Как раз напротив Олежки плыло высокое и узкое как башня клубящееся облако, напоминающее человеческую фигуру, с верхней частью, похожей на голову с пышными воздушными кудрями. На какой-то десяток секунд, или ему так показалось, там проявилось некое подобие человеческого лица, с глазами и ром. Неужели? Может это Он подаёт ему какой-то знак? Олежка с мольбой впился взглядом в это облако.
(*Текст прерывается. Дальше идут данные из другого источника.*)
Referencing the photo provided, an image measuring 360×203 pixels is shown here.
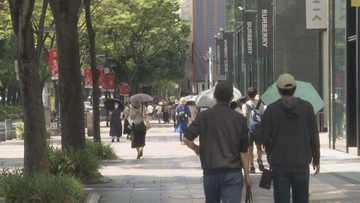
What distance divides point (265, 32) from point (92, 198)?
880 inches

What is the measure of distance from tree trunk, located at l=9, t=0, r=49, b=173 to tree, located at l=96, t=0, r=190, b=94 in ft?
105

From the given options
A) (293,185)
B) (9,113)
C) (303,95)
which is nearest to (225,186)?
(293,185)

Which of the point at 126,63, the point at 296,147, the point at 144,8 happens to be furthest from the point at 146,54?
the point at 296,147

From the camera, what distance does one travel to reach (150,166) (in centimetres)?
2006

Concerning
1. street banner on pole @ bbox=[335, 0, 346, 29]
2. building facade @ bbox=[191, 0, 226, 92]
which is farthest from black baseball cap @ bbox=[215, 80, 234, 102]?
building facade @ bbox=[191, 0, 226, 92]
Но его верхняя часть уже вытянулась, принимая форму вроде бычьей головы, а то, что полминуты назад походило на кудри, удлинилось и стало похоже на вытянутые вперёд длинные рога. Человеческая фигура с бычьей головой… Минотавр, пожиратель людей… Скрипнув зубами, Олежка проводил его взглядом, пока оно уплывало в неведомую даль по синему безразлично холодному небу, и снова остановил взгляд на вершине холма.

Высоко вверху носились, словно играя, чёрные стрижи. Ещё выше, чуть не под самыми облаками и далеко в стороне, наверное над полем или лугом, парила, как зависнув на одном месте, какая-то крупная, вроде коршуна, хищная птица. Временами где-то вдали резко и пронзительно вскрикивали чайки.

Длинной белой полосой вытягивался по небу след за едва различимым, крохотным как игольное остриё, блестевшим на солнце серебристой искоркой самолётом. Олежка почему-то, сам не понимая почему так привлёк его этот летящий на громадной высоте лайнер, вдруг неотрывно впился глазами в эту поблёскивающую точку. Словно сама его кричащая и плачущая в дикой тоске душа рвалась туда, вслед за ним, так же, как и за проносящимися над головою птицами. И в то же время печальные мысли потянулись у него в голове понурой вереницей.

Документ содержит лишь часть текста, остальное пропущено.